Polysyndeton, Asyndeton, Syndeton

In diesem Beitrag wurden bereits drei verschiedene Begriffe im Zusammenhang mit der Stilfigur benannt. Alle drei beschreiben eine Art der Aufzählung und unterscheiden sich nur in Details in Bezug auf die Verwendung der Konjunktionen. Schauen wir auf die Unterschiede.

Die Figuren basieren alle auf dem Begriff „Syndeton“, was sich vom griechischen Wort syndetos (σύνδετος) ableiten lässt. Übersetzen lässt sich das mit zusammengebunden und beschreibt folgerichtig, worum es bei Syndeton, Asyndeton und Polysyndeton geht: das Zusammenbinden [von Wörtern durch Konjunktionen].

  • Syndeton: Beschreibt das Verbinden zweier Wörter oder Wortgruppen durch genau eine Konjunktion.
    Beispiele: „Ich und du!“, „Morgen esse ich Eier, Wurst und Käse.“

  • Asyndeton: Ist eine Aufzählung aus mindestens drei Teilen, die gänzlich auf Konjunktionen verzichtet.
    Beispiele: „Ich, du, er, sie!“, „Ich mag Eier, Wurst, Käse!“ → Asyndeton

  • Polysyndeton: Wie im Beitrag beschrieben: vielfache Verwendung gleicher Konjunktionen.
    Beispiele: „Ich und du und sie und er!“, „Ich mag Eier und Wurst und Käse!“

Weitere Beispiele für Polysyndeta

Am besten lässt sich ein Stilmittel natürlich über Beispielsätze verdeutlichen.
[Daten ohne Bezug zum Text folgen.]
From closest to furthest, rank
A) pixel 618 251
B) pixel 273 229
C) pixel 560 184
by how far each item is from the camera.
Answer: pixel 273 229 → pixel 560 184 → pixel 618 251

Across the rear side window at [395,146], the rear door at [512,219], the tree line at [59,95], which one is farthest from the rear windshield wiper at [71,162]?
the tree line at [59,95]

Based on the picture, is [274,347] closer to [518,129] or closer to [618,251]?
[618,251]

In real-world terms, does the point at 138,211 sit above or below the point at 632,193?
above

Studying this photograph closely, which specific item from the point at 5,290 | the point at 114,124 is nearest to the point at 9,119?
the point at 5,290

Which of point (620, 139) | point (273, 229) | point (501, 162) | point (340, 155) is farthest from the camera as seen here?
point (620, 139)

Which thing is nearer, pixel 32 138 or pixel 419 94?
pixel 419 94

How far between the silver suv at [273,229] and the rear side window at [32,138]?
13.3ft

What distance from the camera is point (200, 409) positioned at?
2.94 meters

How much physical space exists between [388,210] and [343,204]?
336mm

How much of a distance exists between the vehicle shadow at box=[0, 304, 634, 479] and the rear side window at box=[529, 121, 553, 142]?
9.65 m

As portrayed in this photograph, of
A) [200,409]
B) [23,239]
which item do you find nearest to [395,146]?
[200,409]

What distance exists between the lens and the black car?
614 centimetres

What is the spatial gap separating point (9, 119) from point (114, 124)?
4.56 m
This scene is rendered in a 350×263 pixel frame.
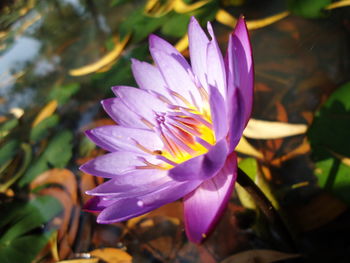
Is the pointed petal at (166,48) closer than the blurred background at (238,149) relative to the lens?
Yes

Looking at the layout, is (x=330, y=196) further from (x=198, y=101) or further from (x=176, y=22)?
(x=176, y=22)

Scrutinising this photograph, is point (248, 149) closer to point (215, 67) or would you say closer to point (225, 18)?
point (215, 67)

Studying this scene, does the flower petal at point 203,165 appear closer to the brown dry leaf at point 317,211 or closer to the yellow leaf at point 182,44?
the brown dry leaf at point 317,211

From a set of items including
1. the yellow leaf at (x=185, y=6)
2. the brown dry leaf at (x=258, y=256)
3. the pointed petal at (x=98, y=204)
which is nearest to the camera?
the pointed petal at (x=98, y=204)

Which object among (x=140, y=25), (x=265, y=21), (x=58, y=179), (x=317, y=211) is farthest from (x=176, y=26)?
(x=317, y=211)

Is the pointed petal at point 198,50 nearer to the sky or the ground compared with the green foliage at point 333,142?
nearer to the sky

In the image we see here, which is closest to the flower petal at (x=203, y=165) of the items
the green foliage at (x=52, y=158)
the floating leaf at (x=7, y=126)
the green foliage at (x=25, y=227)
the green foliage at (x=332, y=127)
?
the green foliage at (x=332, y=127)

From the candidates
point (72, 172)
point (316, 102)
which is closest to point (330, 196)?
point (316, 102)
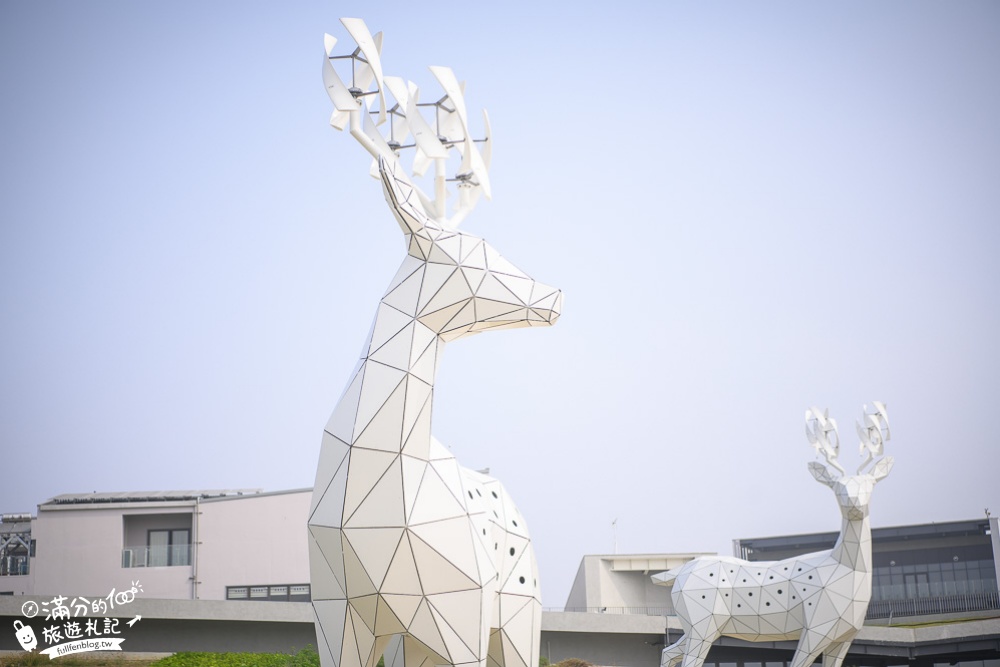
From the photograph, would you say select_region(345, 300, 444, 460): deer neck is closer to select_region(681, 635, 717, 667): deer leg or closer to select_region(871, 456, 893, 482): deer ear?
select_region(681, 635, 717, 667): deer leg

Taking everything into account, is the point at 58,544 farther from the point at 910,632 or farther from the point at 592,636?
the point at 910,632

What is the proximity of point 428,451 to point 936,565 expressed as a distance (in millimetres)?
35432

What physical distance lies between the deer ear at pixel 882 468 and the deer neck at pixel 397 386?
1270 cm

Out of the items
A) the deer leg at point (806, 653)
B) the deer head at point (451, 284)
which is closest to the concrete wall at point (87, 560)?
the deer leg at point (806, 653)

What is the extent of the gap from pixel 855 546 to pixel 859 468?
1.64 metres

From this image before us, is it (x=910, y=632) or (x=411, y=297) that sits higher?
(x=411, y=297)

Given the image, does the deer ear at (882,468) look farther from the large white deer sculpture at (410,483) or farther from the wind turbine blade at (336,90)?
the wind turbine blade at (336,90)

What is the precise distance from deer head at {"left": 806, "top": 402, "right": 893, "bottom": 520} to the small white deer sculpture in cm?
2

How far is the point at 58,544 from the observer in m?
30.5

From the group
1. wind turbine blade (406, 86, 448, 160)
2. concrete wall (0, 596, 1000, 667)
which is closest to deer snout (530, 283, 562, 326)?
wind turbine blade (406, 86, 448, 160)

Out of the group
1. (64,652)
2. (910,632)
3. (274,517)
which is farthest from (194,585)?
(910,632)

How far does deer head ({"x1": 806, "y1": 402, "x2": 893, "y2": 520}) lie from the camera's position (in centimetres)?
1925

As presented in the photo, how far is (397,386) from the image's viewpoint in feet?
32.4

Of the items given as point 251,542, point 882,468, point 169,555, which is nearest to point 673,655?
point 882,468
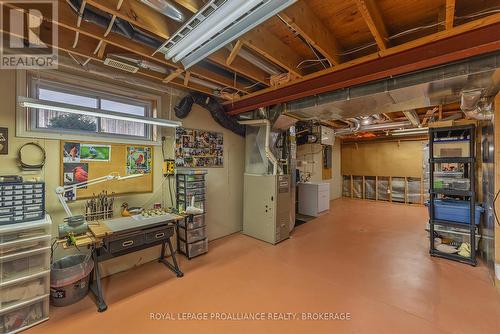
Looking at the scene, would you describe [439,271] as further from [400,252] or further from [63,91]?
[63,91]

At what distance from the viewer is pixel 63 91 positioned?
7.78 feet

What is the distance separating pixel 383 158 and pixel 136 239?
7969 mm

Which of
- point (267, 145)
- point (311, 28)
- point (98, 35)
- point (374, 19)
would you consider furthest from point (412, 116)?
point (98, 35)

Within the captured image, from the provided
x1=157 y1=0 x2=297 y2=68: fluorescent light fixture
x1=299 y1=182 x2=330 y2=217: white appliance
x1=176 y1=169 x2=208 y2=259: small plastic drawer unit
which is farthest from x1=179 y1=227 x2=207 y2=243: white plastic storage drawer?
x1=299 y1=182 x2=330 y2=217: white appliance

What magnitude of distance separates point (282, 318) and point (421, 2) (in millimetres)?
2833

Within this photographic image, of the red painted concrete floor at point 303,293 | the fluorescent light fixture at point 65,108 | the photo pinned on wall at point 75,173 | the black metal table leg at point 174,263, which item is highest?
the fluorescent light fixture at point 65,108

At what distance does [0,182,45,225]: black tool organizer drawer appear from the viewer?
1719 mm

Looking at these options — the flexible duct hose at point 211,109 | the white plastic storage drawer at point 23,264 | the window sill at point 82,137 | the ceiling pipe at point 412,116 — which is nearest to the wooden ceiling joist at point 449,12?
the ceiling pipe at point 412,116

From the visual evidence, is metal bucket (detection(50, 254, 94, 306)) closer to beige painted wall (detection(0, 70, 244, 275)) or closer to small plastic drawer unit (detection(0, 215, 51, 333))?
small plastic drawer unit (detection(0, 215, 51, 333))

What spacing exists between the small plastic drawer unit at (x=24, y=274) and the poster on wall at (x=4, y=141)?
730 millimetres

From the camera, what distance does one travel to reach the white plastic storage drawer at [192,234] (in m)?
3.06

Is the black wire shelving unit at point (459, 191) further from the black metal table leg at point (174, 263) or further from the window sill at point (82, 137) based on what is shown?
the window sill at point (82, 137)

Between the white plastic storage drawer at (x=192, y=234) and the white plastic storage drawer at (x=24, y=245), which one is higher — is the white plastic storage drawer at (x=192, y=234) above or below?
below

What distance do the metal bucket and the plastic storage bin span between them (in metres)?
4.58
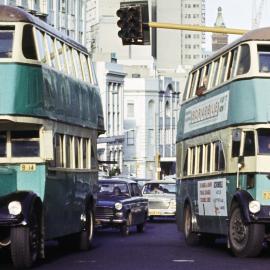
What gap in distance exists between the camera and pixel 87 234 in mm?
25469

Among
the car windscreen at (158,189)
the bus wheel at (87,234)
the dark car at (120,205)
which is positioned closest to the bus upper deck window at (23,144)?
the bus wheel at (87,234)

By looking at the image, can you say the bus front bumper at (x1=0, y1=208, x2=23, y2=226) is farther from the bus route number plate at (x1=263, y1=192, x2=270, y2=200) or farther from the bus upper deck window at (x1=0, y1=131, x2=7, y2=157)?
the bus route number plate at (x1=263, y1=192, x2=270, y2=200)

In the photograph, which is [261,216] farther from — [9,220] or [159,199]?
[159,199]

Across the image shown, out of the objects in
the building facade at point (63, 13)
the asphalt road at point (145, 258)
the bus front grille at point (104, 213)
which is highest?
the building facade at point (63, 13)

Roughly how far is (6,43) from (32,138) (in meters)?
1.70

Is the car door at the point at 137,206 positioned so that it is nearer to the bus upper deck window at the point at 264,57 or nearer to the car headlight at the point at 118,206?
the car headlight at the point at 118,206

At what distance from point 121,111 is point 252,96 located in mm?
119127

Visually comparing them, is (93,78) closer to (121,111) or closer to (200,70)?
(200,70)

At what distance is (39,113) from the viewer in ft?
66.6

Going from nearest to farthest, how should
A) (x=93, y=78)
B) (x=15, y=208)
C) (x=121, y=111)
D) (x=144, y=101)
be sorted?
(x=15, y=208)
(x=93, y=78)
(x=121, y=111)
(x=144, y=101)

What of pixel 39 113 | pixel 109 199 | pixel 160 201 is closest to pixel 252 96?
pixel 39 113

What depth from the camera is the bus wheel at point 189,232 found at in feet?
94.1

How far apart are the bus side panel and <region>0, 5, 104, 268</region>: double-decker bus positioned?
0.7 inches

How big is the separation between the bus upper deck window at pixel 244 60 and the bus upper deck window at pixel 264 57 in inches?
10.2
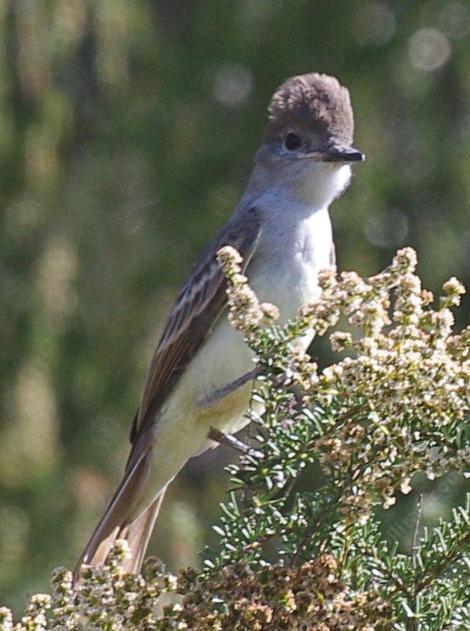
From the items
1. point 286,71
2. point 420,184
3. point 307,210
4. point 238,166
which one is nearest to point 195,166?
point 238,166

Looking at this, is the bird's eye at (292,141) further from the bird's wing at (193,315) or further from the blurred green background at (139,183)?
the blurred green background at (139,183)

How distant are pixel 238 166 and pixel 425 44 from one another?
0.99 meters

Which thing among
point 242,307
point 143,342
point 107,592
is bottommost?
point 107,592

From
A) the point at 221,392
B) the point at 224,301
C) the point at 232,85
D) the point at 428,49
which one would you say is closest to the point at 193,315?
the point at 224,301

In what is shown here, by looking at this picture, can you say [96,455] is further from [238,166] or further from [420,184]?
[420,184]

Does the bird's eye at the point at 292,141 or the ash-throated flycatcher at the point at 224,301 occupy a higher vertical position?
the bird's eye at the point at 292,141

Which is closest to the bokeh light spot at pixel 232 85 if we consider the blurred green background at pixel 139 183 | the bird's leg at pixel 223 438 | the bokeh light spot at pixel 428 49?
the blurred green background at pixel 139 183

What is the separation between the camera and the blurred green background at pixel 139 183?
5.51 m

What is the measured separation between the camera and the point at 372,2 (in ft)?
20.7

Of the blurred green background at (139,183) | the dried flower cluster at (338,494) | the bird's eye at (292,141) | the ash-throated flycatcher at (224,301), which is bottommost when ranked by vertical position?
the dried flower cluster at (338,494)

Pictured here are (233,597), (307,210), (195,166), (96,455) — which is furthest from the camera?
(195,166)

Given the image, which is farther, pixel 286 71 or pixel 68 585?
pixel 286 71

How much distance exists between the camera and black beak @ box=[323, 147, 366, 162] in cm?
431

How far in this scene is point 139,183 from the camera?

Deshalb möchten wir Ihnen noch eine Auswahl vorstellen. Die Konjunktionen sind jeweils hervorgehoben.

Und jede nimmt und gibt zugleich und strömt und ruht. (Meyer)
Einigkeit und Recht und Freiheit (deutsche Nationalhymne)
Und wiegen und tanzen und singen dich ein (Goethe)
Ich gehe jetzt zurück, weil ich will, weil ich ein Mensch bin, weil ich denke
Es donnert und regnet und stürmt und schneit und ich bin allein.
Gehen wir ins Kino oder bleiben wir hier oder willst du was anderes machen?

Wirkung und Effekt des Polysyndetons

Grundsätzlich ist es natürlich schwierig, einer Stilfigur eine klare Funktion zuzuschreiben. Dann laufen wir nämlich Gefahr, sie jedes Mal auf genau diese Wirkung herunter zu brechen und nicht mehr auf das Gesamtbild zu achten. Dennoch können wir den Effekt der Figur beschreiben.

Kurzübersicht zu Wirkung und Funktion des Polysyndetons

  • Eine polysyndetische Wendung verwendet mehrmals die gleiche Konjunktion zum Verknüpfen von Wörtern oder Wortgruppen. Dadurch wird das Lesetempo reduziert und ein Satz oder Umstand in den Vordergrund gerückt. Der Einsatz kann somit verstärkend und entschleunigend wirken.
  • Das stilistische Gegenstück ist das Asyndeton. Die Grundform beider Stilfiguren und einer jeden Aufzählung ist allerdings das Syndeton. Dieses besteht mindestens aus drei Wörtern.